- Born: 17 May 1908 Cork, Ireland
- Died: 4 September 1975 (aged 67)
- Education: North Monastery University College Dublin (M.Sc., 1929) University of Galway (D.Sc., 1939)
- Known for: Leading the team which developed the anti-leprosy drug clofazimine
- Spouse: Angela O'Connor ​(m. 1931)​
- Children: 6
- Awards: Boyle Medal (1969) UNESCO Science Prize (1980)
- Scientific career
- Fields: Chemistry
- Workplaces: Trinity College Dublin

= Vincent Barry =

Irish scientist

Vincent Christopher Barry (17 May 1908 – 4 September 1975) was an Irish scientist and researcher. He is known for leading the team which developed the anti-leprosy drug clofazimine.

==Early life and education==
Vincent Christoper Barry was born on 17 May 1908 to Agnes (née Stack) and James Barry, an Assistant Superintendent telegraphist in the post office in Sunday's Well, Cork. He was the youngest of 11 children.

After secondary school in the North Monastery he earned a scholarship to University College Dublin (UCD) where in 1928 he obtained a first class honours degree in organic chemistry, placing first in his class.

In 1929, he earned an M.Sc. and after graduation, Barry moved to NUI Galway where he worked under Professor Thomas Dillon working on polysaccharides in seaweed. In 1939, he earned his D.Sc. Barry was a Gaeilgeoir, a speaker of the Irish language and delivered lectures at Galway in Irish.

==Research==
In 1943, Barry returned to Dublin on a fellowship in organic chemistry to work for the Medical Research Council. He researched the chemotherapy of tuberculosis, looking for a cure for TB which was a significant health issue in Ireland at the time. His work developed instead into an effective treatment for leprosy.

Barry worked with The Leprosy Mission in Zimbabwe and India to develop drugs against tuberculosis and leprosy. From 1950, he led a team of nine scientists, including Frank Winder, J.G. Belton, Stanley McElhinney, M.L. Conalty, Seán O'Sullivan, and Dermot Twomey at Trinity College, Dublin. They first synthesised B663 in 1954, and it was launched as the anti-leprosy drug clofazimine in 1957.

From the middle of the 1960s, Barry's research moved towards investigating the chemotherapy of cancer. Barry travelled the world lecturing and with his research team published over 170 papers.

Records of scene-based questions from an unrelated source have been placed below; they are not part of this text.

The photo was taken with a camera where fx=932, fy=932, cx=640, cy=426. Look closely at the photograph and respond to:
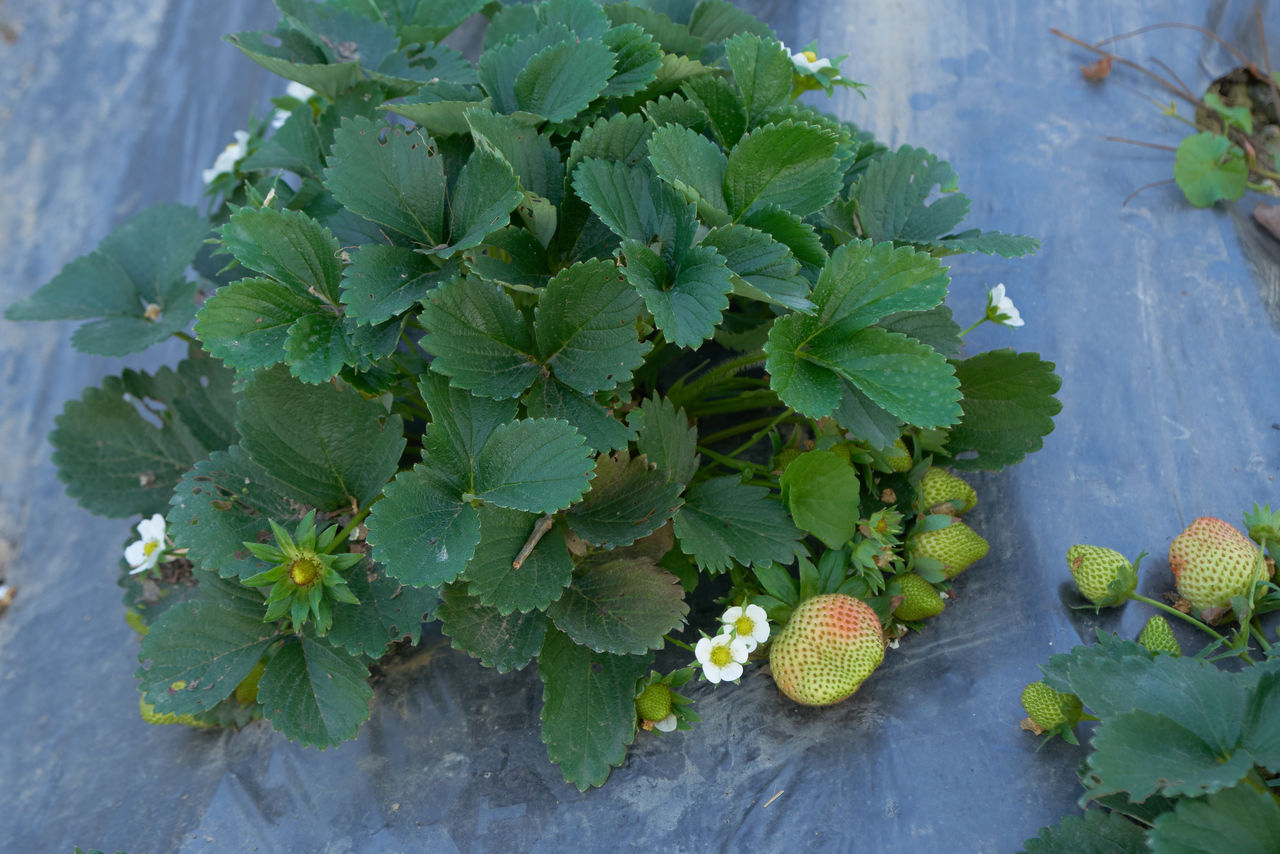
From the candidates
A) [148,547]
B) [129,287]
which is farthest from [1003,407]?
[129,287]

In 1950, Barry and his former mentor Thomas Dillon, Ceimic, the first chemistry textbook to be published in Irish. Barry advised Tomás De Bhaldraithe on scientific terms when the later was developing a dictionary of modern Irish, published in 1959.

==Personal life==
In 1931, Barry married fellow UCD student Angela O'Connor from County Offaly. They had six children and settled in Rathgar, in Dublin, the children taking the surname Du Barra. Their daughter Mairead became a general practitioner in Dalkey.

==Awards and honours==
Barry held fellowships in the Institute of Chemistry of Ireland, the Royal Academy of Medicine in Ireland, the American Thoracic Society and the Royal Institute of Chemistry. Barry was elected a Member of the Royal Irish Academy in 1944, serving as its treasurer 1962 - 1970 and its president 1970 - 1973.

In 1969, he was awarded the Boyle Medal of the Royal Dublin Society. Barry and his team were awarded the 1980 UNESCO Science Prize for their work.

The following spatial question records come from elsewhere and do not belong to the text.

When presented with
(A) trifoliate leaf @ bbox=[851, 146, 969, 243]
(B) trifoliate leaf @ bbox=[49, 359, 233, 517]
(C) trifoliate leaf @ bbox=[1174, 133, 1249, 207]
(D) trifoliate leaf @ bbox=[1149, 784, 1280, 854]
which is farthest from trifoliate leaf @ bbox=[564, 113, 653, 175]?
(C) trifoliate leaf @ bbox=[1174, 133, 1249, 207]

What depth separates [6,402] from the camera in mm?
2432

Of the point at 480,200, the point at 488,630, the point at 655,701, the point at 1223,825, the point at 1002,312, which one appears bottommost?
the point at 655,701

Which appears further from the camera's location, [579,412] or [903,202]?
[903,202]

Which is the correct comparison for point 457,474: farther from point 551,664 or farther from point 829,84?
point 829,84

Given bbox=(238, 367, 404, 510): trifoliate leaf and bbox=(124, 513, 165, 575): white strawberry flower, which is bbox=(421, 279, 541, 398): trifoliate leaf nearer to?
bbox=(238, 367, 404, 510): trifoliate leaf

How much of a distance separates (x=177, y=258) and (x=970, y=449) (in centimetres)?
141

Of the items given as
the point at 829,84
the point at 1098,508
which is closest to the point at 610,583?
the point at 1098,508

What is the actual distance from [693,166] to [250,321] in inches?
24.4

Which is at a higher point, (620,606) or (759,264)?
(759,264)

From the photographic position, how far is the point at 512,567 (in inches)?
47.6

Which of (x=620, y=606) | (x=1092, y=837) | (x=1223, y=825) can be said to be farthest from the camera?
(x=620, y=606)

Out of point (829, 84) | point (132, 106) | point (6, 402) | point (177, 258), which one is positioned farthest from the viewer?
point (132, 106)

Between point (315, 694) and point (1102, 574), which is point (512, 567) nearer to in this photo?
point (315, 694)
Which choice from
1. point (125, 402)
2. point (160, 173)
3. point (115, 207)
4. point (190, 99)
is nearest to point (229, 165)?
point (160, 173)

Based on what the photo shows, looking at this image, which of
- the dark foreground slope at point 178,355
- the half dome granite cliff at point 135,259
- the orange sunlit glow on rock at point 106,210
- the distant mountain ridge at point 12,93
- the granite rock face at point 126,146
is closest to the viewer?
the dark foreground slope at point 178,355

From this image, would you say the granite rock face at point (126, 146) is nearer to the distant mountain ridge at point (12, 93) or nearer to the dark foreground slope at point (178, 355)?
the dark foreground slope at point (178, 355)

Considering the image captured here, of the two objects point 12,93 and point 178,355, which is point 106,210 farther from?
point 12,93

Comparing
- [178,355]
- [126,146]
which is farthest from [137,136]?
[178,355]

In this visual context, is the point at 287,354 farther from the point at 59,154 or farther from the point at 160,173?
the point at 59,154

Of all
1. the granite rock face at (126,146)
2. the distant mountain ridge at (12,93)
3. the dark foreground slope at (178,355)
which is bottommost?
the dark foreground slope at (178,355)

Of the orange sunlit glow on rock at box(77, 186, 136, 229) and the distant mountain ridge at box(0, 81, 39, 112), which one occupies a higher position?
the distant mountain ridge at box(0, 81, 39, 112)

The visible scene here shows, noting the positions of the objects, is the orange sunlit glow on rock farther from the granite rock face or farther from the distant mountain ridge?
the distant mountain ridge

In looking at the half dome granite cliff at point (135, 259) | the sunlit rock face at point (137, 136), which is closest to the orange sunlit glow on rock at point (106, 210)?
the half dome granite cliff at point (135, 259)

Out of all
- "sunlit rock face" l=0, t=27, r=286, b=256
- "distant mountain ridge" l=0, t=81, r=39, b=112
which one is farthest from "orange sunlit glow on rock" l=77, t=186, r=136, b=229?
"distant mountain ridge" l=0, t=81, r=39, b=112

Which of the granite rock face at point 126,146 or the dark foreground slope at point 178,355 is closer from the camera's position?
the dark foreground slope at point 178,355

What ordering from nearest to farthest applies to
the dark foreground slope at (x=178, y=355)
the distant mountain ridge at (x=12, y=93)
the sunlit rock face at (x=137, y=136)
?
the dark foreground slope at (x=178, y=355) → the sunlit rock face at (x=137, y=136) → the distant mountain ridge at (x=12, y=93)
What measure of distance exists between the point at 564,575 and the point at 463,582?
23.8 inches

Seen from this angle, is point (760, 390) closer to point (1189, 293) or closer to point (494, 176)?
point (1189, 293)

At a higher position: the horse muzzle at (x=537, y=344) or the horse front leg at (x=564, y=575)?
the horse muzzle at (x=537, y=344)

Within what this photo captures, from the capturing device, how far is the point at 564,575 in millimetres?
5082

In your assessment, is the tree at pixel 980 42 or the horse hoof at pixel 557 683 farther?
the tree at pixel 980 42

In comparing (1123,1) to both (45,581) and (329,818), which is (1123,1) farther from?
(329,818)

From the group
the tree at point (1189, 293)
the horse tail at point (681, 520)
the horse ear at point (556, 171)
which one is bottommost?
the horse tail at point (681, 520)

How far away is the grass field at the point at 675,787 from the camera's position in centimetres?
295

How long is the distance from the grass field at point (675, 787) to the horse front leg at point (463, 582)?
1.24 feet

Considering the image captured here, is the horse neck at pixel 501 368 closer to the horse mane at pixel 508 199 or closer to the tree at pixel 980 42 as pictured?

==Death and commemoration==
Vincent Barry died on 4 September 1975. His funeral was attended by a large number of people, including by President of Ireland Cearbhall Ó Dálaigh, future President of Ireland Mary Robinson and his regular bus driver on the 47 bus.

In 2008, the Leprosy Mission held an event at the Royal Irish Academy in Dublin to honour the centenary of his birth.